> _AIM_
Turn every line of the data below into a numbered list, omitting any blank lines.

* begin *

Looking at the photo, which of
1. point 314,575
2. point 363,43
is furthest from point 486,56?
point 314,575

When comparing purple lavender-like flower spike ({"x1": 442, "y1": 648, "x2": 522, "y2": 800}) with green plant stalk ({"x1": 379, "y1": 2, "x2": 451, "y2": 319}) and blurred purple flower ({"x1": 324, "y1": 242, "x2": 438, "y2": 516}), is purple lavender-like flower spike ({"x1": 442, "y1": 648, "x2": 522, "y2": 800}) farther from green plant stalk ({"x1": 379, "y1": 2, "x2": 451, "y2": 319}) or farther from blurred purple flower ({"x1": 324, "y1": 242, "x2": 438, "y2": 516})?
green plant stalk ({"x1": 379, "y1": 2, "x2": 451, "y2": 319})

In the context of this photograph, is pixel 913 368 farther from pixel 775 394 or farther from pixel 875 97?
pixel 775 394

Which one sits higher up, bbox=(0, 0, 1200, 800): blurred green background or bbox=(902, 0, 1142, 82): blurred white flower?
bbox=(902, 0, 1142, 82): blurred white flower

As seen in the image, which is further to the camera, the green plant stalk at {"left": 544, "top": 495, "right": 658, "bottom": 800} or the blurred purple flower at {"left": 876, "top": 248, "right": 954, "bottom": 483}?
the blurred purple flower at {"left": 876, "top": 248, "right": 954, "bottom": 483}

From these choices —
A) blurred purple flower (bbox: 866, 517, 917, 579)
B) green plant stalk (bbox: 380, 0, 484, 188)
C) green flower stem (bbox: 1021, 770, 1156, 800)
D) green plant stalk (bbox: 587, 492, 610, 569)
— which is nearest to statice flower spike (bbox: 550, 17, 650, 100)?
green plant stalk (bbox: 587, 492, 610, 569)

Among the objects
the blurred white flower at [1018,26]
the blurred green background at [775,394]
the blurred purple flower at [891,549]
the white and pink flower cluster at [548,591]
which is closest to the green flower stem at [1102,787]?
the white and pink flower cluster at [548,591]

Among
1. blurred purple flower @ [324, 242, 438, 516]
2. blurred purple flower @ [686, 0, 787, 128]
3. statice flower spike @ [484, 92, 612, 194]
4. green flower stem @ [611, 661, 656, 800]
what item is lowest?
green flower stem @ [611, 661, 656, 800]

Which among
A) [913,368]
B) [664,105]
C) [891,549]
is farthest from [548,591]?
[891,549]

* end *

> _ANSWER BELOW_
1. Looking at the photo, which of
2. 1. point 314,575
3. 2. point 363,43
4. is furthest from point 486,56?
5. point 314,575
6. When comparing purple lavender-like flower spike ({"x1": 442, "y1": 648, "x2": 522, "y2": 800}) with green plant stalk ({"x1": 379, "y1": 2, "x2": 451, "y2": 319}) and blurred purple flower ({"x1": 324, "y1": 242, "x2": 438, "y2": 516}), is purple lavender-like flower spike ({"x1": 442, "y1": 648, "x2": 522, "y2": 800}) farther from green plant stalk ({"x1": 379, "y1": 2, "x2": 451, "y2": 319}) or farther from blurred purple flower ({"x1": 324, "y1": 242, "x2": 438, "y2": 516})?
7. green plant stalk ({"x1": 379, "y1": 2, "x2": 451, "y2": 319})
8. In the context of this photograph, is pixel 913 368 farther from pixel 775 394 or farther from pixel 875 97?
9. pixel 775 394
10. Which one sits higher up, bbox=(0, 0, 1200, 800): blurred green background or bbox=(902, 0, 1142, 82): blurred white flower?
11. bbox=(902, 0, 1142, 82): blurred white flower
12. As seen in the image, which is further to the camera, the green plant stalk at {"left": 544, "top": 495, "right": 658, "bottom": 800} or the blurred purple flower at {"left": 876, "top": 248, "right": 954, "bottom": 483}?
13. the blurred purple flower at {"left": 876, "top": 248, "right": 954, "bottom": 483}
14. From these choices —
15. A) blurred purple flower (bbox: 866, 517, 917, 579)
16. B) green plant stalk (bbox: 380, 0, 484, 188)
17. C) green flower stem (bbox: 1021, 770, 1156, 800)
18. D) green plant stalk (bbox: 587, 492, 610, 569)
19. — which is nearest to statice flower spike (bbox: 550, 17, 650, 100)?
20. green plant stalk (bbox: 587, 492, 610, 569)
21. Among the objects
22. the blurred white flower at [1018,26]
23. the blurred green background at [775,394]
24. the blurred purple flower at [891,549]
25. the white and pink flower cluster at [548,591]
26. which is closest to the green flower stem at [1102,787]?
27. the white and pink flower cluster at [548,591]
28. Among
29. 1. blurred purple flower @ [324, 242, 438, 516]
30. 2. blurred purple flower @ [686, 0, 787, 128]
31. 3. statice flower spike @ [484, 92, 612, 194]
32. 4. green flower stem @ [611, 661, 656, 800]
33. what item is lowest?
34. green flower stem @ [611, 661, 656, 800]
35. Which among
36. A) [913,368]
37. B) [664,105]
38. C) [891,549]
39. is farthest from [548,591]?
40. [891,549]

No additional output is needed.